On the flight back north i tried to peek out of the windows to see how much snow had gone and help me where i should go for the next few days, but alas the thick cloud obscured the hills below. With reports of the thaw being worse in the west and a new front arriving from the west i went to Lochnagar. I haven't been there for a number of years and must say i really like the place and intend to make the long drive again this winter. Even the easy routes there still boast garden loads of turf and the contrast to the denuded Northern Corries is quite stark.

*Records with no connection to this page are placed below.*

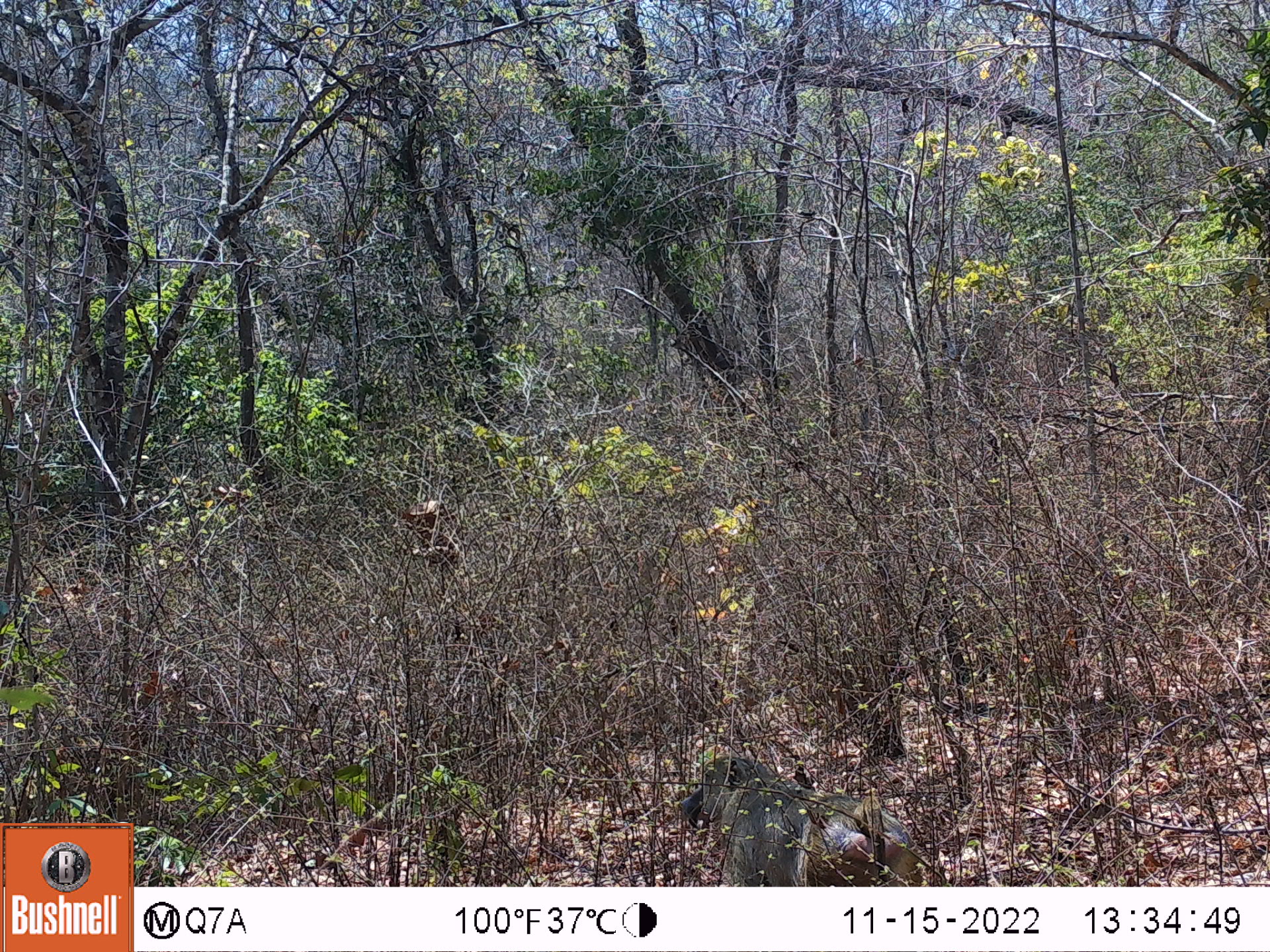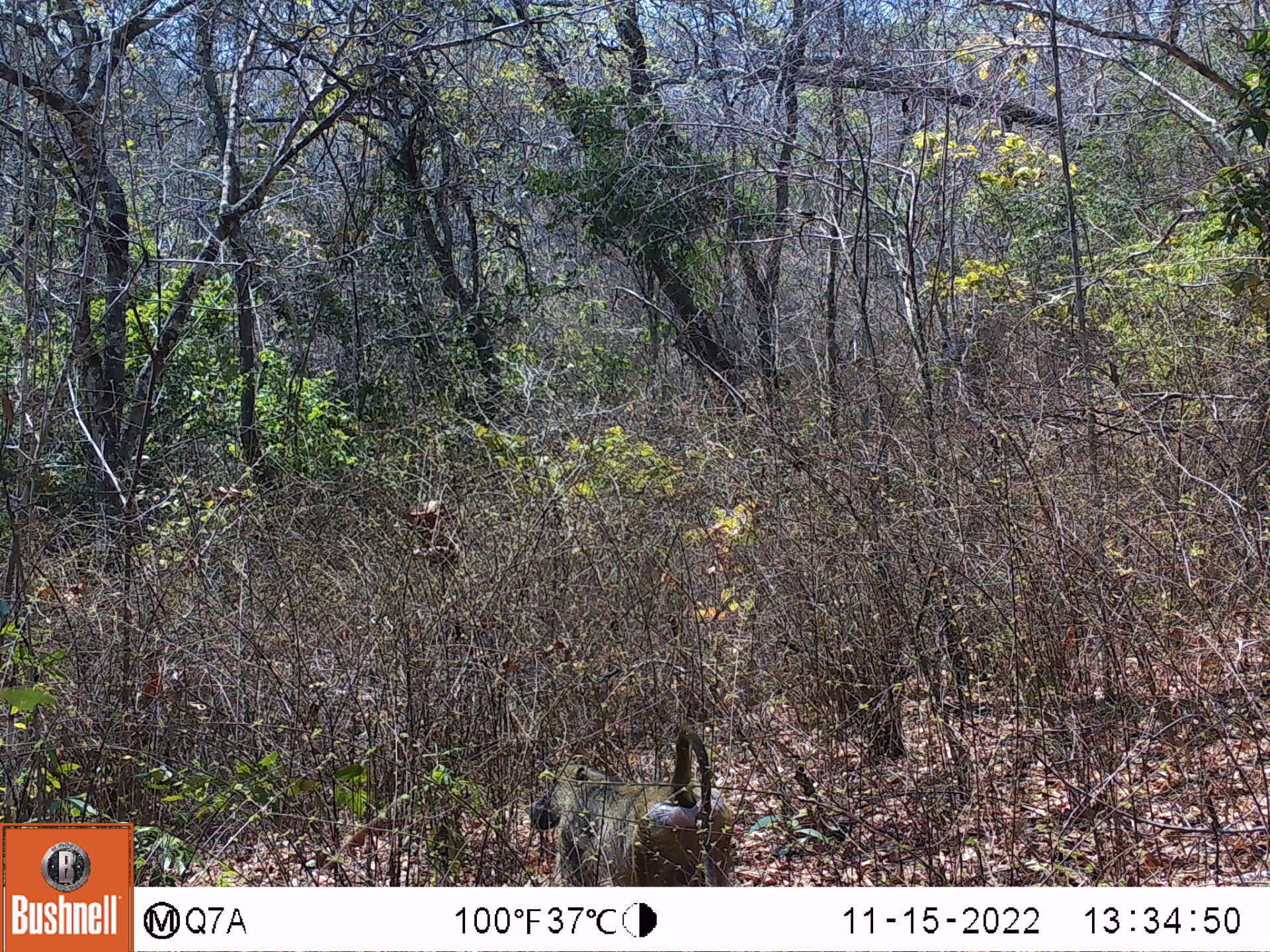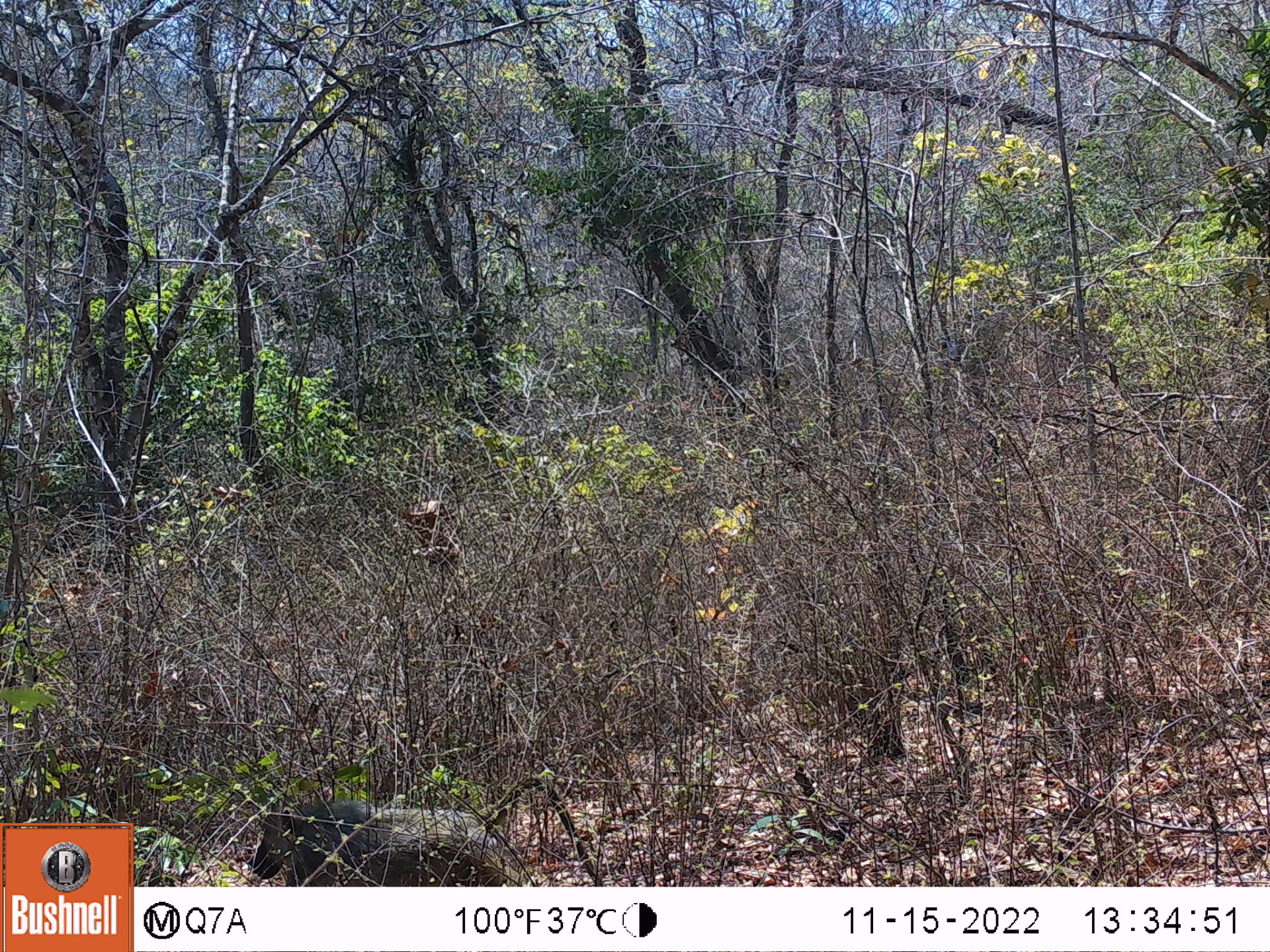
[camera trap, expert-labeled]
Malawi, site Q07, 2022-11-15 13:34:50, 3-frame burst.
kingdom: Animalia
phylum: Chordata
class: Mammalia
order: Primates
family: Cercopithecidae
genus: Papio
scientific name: Papio cynocephalus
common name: yellow baboon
Yellow baboon (Papio cynocephalus), count 1.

We tried a hard route on the Pinnacle area as that area appeared the most wintry (see photos) but found that the cracks were full of hard water ice, causing on one pitch a very thought provoking 15m runout of precarious climbing on what should have been a stitch-able crack. We abbed off and moved onto an easier buttress route.
There were about 7 or 8 teams in the corrie on routes up to V. A party on Grovel wall reported slow climbing and laborious digging for gear in the sugary snow on the crag. This was indicative i think of many of the routes at the moment. The snow on the approach and at the top is mostly hard packed and would be desperate without crampons; the ski touring conditions throughout the Cairngorms at the moment wouldn't be much fun until we get some more fresh snow, which may arrive in the next few days.
I'm hearing some good things about ice climbing in several locations and so hope to investigate this later this week.